YOUR TASK:
Locate each line in the entries below that contains the word "does", and copy those lines in full.

##### PROVIDED DATA #####

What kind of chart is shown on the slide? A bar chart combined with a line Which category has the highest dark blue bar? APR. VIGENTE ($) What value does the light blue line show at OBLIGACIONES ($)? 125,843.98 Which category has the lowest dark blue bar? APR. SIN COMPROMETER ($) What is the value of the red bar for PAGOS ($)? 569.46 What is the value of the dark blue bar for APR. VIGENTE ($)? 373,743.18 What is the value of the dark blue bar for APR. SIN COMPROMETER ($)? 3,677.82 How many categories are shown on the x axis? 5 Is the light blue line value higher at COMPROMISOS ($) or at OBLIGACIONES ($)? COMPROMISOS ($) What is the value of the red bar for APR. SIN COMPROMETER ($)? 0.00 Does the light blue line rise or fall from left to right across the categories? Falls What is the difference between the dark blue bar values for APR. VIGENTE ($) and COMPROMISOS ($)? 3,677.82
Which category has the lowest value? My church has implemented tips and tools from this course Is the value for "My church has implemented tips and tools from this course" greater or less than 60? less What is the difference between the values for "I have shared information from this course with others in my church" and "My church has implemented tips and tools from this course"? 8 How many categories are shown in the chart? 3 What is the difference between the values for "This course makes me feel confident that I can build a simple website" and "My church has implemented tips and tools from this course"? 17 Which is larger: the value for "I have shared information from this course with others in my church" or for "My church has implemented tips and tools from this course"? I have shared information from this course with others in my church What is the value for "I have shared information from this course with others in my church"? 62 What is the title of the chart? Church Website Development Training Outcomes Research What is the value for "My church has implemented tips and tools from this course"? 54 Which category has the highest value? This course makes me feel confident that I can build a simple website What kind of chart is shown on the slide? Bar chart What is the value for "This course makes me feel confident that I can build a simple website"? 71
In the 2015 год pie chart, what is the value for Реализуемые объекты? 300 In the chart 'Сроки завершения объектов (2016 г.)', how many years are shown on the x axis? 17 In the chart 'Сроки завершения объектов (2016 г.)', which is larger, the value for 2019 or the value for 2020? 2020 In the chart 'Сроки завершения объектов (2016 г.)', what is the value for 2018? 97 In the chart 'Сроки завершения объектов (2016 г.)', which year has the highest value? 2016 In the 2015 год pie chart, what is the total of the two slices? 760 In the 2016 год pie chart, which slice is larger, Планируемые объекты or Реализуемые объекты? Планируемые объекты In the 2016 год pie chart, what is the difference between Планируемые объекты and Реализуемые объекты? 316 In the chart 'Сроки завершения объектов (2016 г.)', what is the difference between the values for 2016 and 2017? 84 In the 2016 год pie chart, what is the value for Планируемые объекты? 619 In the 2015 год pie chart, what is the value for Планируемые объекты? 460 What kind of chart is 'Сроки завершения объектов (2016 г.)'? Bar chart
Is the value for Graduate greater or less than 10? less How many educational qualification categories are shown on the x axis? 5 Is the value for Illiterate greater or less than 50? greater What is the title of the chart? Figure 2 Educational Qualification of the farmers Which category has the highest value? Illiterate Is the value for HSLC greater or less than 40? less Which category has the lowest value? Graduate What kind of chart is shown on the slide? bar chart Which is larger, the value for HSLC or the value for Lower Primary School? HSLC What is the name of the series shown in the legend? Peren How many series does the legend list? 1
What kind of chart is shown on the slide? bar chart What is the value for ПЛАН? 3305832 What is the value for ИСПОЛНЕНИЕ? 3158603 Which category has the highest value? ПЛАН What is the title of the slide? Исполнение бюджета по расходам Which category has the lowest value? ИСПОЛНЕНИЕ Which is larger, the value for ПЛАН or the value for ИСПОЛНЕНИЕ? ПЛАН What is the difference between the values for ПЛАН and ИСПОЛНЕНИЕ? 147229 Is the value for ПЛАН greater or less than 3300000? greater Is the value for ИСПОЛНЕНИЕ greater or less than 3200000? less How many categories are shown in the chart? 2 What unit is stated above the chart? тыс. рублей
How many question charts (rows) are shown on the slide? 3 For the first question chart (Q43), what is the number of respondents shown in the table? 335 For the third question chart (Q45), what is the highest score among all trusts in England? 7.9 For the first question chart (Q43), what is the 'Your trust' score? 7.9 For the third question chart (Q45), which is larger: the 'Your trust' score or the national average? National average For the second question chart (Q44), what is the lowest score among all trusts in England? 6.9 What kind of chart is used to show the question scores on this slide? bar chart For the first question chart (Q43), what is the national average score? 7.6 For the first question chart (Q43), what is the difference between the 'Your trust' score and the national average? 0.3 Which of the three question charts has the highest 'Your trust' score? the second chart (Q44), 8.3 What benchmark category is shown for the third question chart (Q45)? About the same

#####

RESULT FOR THIS TASK:
What kind of chart is shown on the slide? A bar chart combined with a line Which category has the highest dark blue bar? APR. VIGENTE ($) What value does the light blue line show at OBLIGACIONES ($)? 125,843.98 Which category has the lowest dark blue bar? APR. SIN COMPROMETER ($) What is the value of the red bar for PAGOS ($)? 569.46 What is the value of the dark blue bar for APR. VIGENTE ($)? 373,743.18 What is the value of the dark blue bar for APR. SIN COMPROMETER ($)? 3,677.82 How many categories are shown on the x axis? 5 Is the light blue line value higher at COMPROMISOS ($) or at OBLIGACIONES ($)? COMPROMISOS ($) What is the value of the red bar for APR. SIN COMPROMETER ($)? 0.00 Does the light blue line rise or fall from left to right across the categories? Falls What is the difference between the dark blue bar values for APR. VIGENTE ($) and COMPROMISOS ($)? 3,677.82
Is the value for Graduate greater or less than 10? less How many educational qualification categories are shown on the x axis? 5 Is the value for Illiterate greater or less than 50? greater What is the title of the chart? Figure 2 Educational Qualification of the farmers Which category has the highest value? Illiterate Is the value for HSLC greater or less than 40? less Which category has the lowest value? Graduate What kind of chart is shown on the slide? bar chart Which is larger, the value for HSLC or the value for Lower Primary School? HSLC What is the name of the series shown in the legend? Peren How many series does the legend list? 1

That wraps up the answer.